I love the opening shot of him giving his speech and ending up with him sitting on the toilet talking to the camera, it's brilliant.

also I never hear of people reading middlemarch and it's probably one of the best english novels.

Dreylad fucked around with this message at 03:15 on Aug 20, 2014

Majorian
Jul 1, 2009

Dreylad posted:

I love the opening shot of him giving his speech and ending up with him sitting on the toilet talking to the camera, it's brilliant.

Yeah, it's a great framing of the monologue. I also like how the director spliced in a few bits from "Henry VI, Part 3":

"Why, I can smile...and murder whiles I smile. Cry content to that which grieves my heart. Wet my cheeks with artificial tears, and frame my face for all occasions."

Badger of Basra
Jul 26, 2007

Majorian posted:

That is really unacceptable. I've heard an American professor of literature do that as well, and it really made me twitch.


I wish people wouldn't encourage the Spaniards on their language snobbery. Every Spanish person I've talked to has had something disparaging to say about the "wrong" way Latin Americans speak Spanish. Yeah, that's great guys - the majority of Spanish speakers in the world should change their pronunciation of words because you guys had a few inbred tards with harelips as your kings.

I wonder - are there obnoxious Hispanophiles in Latin America like we have Anglophiles here? Although I don't know what their Dr. Who analogue would be.

Absurd Alhazred
Mar 27, 2010

by Athanatos

Badger of Basra posted:

I wonder - are there obnoxious Hispanophiles in Latin America like we have Anglophiles here? Although I don't know what their Dr. Who analogue would be.

I tend to pronounce the "th" sound because I figure it would be easier to stop doing it later than to move to it from just pronouncing them all as "s", and I figure it's a good mnemonic for when to use ce/ci/z instead of s. :shobon:

Cependent, il est francais qui je vraiment etude dans cet epoche.

paranoid randroid
Mar 4, 2007

Dreylad posted:

also I never hear of people reading middlemarch and it's probably one of the best english novels.

i read middlemarch

i read it as part of a unit on the early english novel, so unfortunately all the details of the plot kind of disappear into a vague haze also consisting of Waverly and several Austen novels and turns into a lot of Sir Wensleycourt-Buckfordshires and Miss Elizabeth Forsithes. its all terribly proper and no one raises their voice.

Pythagoras a trois
Feb 19, 2004

I have a lot of points to make and I will make them later.
Recently there was a complete database outage for like a couple of days, and now the same company is taking the forums down for maintenance tonight. I wouldn't mention it but both A) offering new avatar sizes after a decade and B) a half of not touching avatars while putting a particularly ugly avatar on new accounts. Is the forums out of money?

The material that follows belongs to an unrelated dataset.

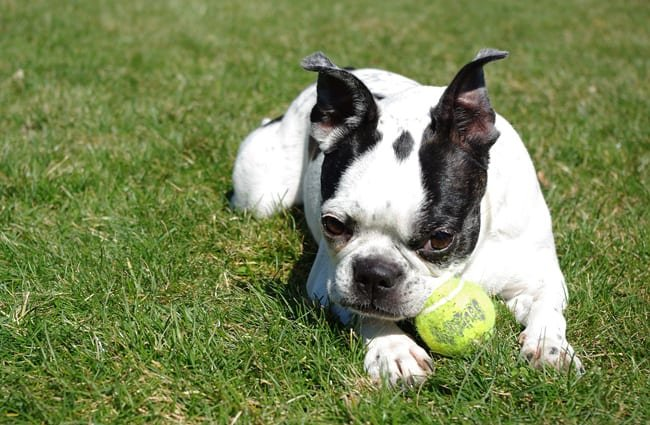 Boston Terrier in the yard with his ball
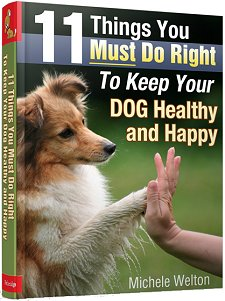 11 Things You Must Do Right To Keep Your Dog Healthy and Happy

Aside from jrod, there aren't exactly a ton of new accounts popping up.

rscott
Dec 10, 2009
Canadide is far more readable than Don Quixote imo, maybe it's because Voltaire was a funny guy

Majorian
Jul 1, 2009

rscott posted:

Canadide is far more readable than Don Quixote imo, maybe it's because Voltaire was a funny guy

This a thousand times.

euphronius
Feb 18, 2009

Quixote has digressions but the king of digressions is Les Miserables which is if I may say so one of the best things ever done by humans. I'm not even gonna classify it other than thing.

It is the best of all possible works.

Majorian
Jul 1, 2009

euphronius posted:

Quixote has digressions but the king of digressions is Les Miserables which is if I may say so one of the best things ever done by humans. I'm not even gonna classify it other than thing.

It is the best of all possible works.

Yeah, that's one of my top three or so. My only complaint is that there's too much loving geography about 19th century Paris.

Jerry Manderbilt
May 31, 2012

No matter how much paperwork I process, it never goes away. It only increases.
I hear that even if you're really well-protected, taking a tour of the sewers in Paris will make you wicked ill

Pornographic Memory
Dec 17, 2008

Majorian posted:

Yeah, that's one of my top three or so. My only complaint is that there's too much loving geography about 19th century Paris.

In fairness Napoleon III pretty much completely demolished Paris and then rebuilt it so Victor Hugo was basically going "oh man but old Paris was so cool, I'd better write all about it so people don't forget about it."

SALT CURES HAM
Jan 4, 2011

Cheekio posted:

Recently there was a complete database outage for like a couple of days, and now the same company is taking the forums down for maintenance tonight. I wouldn't mention it but both A) offering new avatar sizes after a decade and B) a half of not touching avatars while putting a particularly ugly avatar on new accounts. Is the forums out of money? Aside from jrod, there aren't exactly a ton of new accounts popping up.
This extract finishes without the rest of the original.